At least some of the responsibility for the potential problems rests with economists - more specifically, "neoclassical" ones. Luckily, there is a new breed of economist who will save the world: ecological economists who believe in "steady states" characterised by a constant population and wealth stock, and minimal resource flows to support these.

According to Czech, the point at which economic growth ceases to be good is not clear. For renewable resources such as fisheries and forests, it is comparatively easy to define: when rates of consumption outstrip regeneration, they lead to depletion. As non-renewable resources do not regenerate, the issue is again one of deciding how much of a resource to use. This issue is addressed extensively by neoclassical economists. Czech avoids defining precisely what constitutes a steady state and omits to tell us the ecological economists' answer to the problem.

» **EXTRACTED INFORMATION**

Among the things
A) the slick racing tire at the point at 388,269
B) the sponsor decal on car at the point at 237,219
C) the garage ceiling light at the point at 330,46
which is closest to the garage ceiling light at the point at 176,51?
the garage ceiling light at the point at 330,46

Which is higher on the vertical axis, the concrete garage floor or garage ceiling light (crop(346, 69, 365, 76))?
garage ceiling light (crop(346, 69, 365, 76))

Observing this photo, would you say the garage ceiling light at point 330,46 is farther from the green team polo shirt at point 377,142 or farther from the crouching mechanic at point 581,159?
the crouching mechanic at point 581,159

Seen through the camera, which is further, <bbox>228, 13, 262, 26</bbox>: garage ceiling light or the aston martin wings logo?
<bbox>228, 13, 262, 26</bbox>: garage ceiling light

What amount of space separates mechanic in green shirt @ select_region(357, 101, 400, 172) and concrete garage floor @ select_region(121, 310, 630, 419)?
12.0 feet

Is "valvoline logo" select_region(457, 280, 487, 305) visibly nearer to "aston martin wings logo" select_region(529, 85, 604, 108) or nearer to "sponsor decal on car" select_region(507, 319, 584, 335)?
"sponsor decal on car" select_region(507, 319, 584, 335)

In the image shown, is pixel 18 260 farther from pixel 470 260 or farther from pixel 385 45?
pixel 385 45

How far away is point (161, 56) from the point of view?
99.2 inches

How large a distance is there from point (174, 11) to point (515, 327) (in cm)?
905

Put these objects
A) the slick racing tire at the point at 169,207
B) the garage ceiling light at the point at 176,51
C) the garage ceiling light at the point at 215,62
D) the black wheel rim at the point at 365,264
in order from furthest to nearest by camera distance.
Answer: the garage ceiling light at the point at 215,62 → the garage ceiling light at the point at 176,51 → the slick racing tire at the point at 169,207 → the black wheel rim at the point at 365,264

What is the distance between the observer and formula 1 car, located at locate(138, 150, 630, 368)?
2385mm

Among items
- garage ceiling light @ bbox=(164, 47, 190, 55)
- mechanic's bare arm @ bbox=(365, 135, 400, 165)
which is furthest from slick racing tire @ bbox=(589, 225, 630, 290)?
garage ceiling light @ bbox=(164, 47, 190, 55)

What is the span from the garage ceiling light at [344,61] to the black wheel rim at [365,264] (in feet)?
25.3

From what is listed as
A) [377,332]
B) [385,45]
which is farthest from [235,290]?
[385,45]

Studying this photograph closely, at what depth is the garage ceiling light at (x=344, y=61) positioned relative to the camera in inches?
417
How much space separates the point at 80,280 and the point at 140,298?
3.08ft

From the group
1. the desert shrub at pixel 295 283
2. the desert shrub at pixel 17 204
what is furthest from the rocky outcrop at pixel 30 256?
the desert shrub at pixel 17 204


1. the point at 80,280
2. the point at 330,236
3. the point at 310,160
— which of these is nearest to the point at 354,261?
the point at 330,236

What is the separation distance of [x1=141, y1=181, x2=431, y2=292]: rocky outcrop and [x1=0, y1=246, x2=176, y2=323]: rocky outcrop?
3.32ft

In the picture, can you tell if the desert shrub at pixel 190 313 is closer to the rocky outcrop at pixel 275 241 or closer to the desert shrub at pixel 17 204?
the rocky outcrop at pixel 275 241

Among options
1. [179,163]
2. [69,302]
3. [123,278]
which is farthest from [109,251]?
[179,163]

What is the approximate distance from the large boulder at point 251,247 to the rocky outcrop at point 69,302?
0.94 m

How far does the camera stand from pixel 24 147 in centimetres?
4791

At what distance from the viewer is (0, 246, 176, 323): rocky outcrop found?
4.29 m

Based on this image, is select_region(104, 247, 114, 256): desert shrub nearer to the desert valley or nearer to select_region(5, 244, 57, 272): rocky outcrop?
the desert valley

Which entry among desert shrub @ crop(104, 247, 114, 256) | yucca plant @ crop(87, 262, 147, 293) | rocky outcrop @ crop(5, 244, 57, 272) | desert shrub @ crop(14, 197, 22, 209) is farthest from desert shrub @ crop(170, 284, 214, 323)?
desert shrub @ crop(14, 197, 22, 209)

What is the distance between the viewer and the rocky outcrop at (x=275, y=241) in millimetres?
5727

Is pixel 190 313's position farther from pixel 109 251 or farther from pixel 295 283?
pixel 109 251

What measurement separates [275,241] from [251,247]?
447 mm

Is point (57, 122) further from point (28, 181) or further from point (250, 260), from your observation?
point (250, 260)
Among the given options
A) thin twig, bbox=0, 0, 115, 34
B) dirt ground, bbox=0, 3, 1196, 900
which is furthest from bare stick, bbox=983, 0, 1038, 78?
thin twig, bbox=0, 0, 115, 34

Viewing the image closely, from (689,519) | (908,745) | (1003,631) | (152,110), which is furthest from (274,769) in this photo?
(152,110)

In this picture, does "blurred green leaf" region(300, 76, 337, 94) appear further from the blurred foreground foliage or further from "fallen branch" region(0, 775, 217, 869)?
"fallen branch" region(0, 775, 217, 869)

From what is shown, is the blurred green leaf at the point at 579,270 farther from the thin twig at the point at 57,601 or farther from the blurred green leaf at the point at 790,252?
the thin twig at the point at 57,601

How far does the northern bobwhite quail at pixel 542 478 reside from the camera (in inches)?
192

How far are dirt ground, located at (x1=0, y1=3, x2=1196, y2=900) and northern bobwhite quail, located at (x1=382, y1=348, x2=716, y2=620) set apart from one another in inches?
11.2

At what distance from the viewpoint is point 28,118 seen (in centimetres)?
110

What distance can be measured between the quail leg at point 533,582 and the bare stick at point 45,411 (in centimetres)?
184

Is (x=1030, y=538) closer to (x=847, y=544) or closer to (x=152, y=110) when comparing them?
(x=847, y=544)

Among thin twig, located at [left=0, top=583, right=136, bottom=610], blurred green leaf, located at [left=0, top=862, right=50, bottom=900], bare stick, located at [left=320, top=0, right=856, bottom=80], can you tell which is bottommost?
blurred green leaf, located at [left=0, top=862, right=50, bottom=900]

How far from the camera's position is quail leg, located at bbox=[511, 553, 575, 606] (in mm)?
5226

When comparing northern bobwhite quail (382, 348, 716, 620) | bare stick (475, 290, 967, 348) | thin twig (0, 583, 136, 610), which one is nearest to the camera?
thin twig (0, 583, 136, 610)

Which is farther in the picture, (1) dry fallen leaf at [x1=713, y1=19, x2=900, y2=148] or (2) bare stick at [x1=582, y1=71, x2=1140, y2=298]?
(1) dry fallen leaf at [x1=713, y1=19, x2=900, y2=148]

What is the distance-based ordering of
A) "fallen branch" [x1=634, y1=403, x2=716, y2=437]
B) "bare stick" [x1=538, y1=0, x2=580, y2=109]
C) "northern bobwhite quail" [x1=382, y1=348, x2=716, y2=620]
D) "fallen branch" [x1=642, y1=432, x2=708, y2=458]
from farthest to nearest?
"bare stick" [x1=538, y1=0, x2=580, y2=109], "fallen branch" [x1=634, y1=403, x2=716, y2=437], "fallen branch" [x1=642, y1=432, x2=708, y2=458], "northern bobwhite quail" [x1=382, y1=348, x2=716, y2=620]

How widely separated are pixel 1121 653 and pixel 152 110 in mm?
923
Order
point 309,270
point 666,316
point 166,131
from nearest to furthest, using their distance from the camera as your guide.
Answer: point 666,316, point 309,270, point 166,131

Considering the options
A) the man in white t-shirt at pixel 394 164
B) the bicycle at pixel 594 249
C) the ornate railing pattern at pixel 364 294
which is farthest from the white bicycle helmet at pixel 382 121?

» **EXERCISE TASK 1**
Using the passage on economic growth and steady states, answer these:
(a) In the "steady states" that ecological economists believe in, what two things are held constant?
(b) Which two renewable resources does the passage name as examples?
(c) When does consumption of a renewable resource lead to depletion?
» **EXERCISE TASK 2**
Carry on the passage on economic growth and steady states after its final sentence.
The records are drawn from a separate source.

» **RESULT 1**
(a) Population and wealth stock.
(b) Fisheries and forests.
(c) When rates of consumption outstrip regeneration.

» **RESULT 2**
To non-economists, Czech's book will be a readable critique of economics. To economists, it will be irritating in its presumably accidental, but occasionally cynical misrepresentation of what neoclassical economics says and does. The book reads as if ecological economists have discovered the interaction between ecology and economics. This is a travesty of the truth. Neoclassical environmental economics has been around for 50 years. A glance at so-called ecological economics texts reveals the proposition that we have either to change our way of life to reduce economic growth and save the planet, or change the relationship between ecological inputs and economic outputs so that the ratio declines, and declines faster than growth occurs. The latter proposition is entirely consistent with the neoclassical view that stresses resource productivity and technological change. Moreover, just like ecological economists, few neoclassical economists believe in unconstrained population growth.

Czech appears to be in the camp that calls for lifestyle change. There are many observations one can make about this clarion call. First, the mechanisms for bringing about the steady state require either moral revolution or some form of world government that dictates what we can have. Many people might see the latter as being unlikely (to say the least) and not worth trading for the survival of humankind (if that is what is at stake).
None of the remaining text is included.